Friday, December 25, 2009

Camera Lost

No New Posts until mid-to-late February. BOOOOOOO.

:(

Monday, November 30, 2009

Dejected Bread Given Garlic Cure

How large is YOUR ass after Thanksgiving? This year was somewhat manageable for me, since I didn't host. A big shout out to Jim and Cristin for having me and The Republican over with Miss Thang and Mr. Ink.

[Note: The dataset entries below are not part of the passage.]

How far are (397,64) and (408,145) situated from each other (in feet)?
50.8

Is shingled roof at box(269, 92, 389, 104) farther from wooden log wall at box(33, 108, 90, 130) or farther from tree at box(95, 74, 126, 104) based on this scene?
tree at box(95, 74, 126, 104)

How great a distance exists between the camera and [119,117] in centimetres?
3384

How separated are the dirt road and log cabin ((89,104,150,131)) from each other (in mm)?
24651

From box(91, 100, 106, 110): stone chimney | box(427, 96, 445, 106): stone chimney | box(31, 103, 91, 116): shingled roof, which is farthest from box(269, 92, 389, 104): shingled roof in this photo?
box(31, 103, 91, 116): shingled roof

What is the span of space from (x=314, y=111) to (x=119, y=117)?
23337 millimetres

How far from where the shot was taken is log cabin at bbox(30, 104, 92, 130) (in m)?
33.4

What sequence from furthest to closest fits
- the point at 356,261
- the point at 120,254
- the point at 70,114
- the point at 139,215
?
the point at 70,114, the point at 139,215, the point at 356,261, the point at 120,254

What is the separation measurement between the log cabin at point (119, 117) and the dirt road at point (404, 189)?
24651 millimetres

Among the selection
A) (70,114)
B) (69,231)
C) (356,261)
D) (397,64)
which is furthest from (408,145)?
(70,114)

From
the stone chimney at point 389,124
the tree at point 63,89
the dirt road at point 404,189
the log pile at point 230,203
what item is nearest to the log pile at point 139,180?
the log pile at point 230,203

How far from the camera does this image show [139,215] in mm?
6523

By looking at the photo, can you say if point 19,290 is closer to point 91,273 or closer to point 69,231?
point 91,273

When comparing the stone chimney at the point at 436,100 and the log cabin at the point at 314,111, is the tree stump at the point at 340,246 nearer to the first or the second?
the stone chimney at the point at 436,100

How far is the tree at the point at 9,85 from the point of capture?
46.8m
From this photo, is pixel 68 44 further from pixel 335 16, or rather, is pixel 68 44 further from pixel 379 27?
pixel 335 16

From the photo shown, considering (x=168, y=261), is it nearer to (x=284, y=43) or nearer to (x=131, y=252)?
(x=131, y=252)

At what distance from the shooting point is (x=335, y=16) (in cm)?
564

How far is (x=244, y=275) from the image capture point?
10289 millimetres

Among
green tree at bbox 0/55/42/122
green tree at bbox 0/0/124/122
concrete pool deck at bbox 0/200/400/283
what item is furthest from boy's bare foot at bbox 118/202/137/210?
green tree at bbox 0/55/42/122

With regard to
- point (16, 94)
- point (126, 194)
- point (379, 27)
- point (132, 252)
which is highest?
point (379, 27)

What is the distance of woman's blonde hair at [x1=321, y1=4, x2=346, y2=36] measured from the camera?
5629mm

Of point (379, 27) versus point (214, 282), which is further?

I absolutely love boulé and sourdough bread, the big crusty loaves you can get from Whole Paycheck or Iggy's or where have you. Because I can never eat them by myself before they get crustified and dry, I usually save them for Houseguests. This weekend such a loaf found its way to my abode for the making of Leftover Turkey Sammiches (toasted sourdough, smashed fresh avocado, homemade honey mustard, Ink's leftover turkey, and super sharp cheddar...drool).

Turkey's gone. Bread is in sad shape. I've got a pot of veggie-white bean soup that I need to eat but damn it, its boring, even though I included radishes in it. Solution: Supah Dupah Garlic Croutons. I've never made croutons before and they're just coming out of the oven in batches now (of course I am plucking them out individually as they brown to perfection-- my pan was crowded and the bread not perfectly sized. Normally I HATE the nasty, dried out boogers that people inexplicably buy at the store and prefer to have good ones from real restaurants (Travato's in Omaha, NE, comes to mind--they used to cube and deep fat fry their leftover Italian bread. Awesome). The Tindallator's mother also fries them on the stovetop in BUTTER but as you know, baking is easier for me at the moment.

My method:
Cut bread into cubes, crush 4-6 cloves of garlic into about 1/4 cup of olive oil. Add a nice big fat pinch of salt, some Cubeb pepper, and crushed red pepper.

Transfer bread to large bowl, drizzle garlic-oil mixtures over bread, and stir with hands (this is not a first-date friendly recipe). Spread on pan, bake @ 400 - 425, and remove croutons with tongs as they finish.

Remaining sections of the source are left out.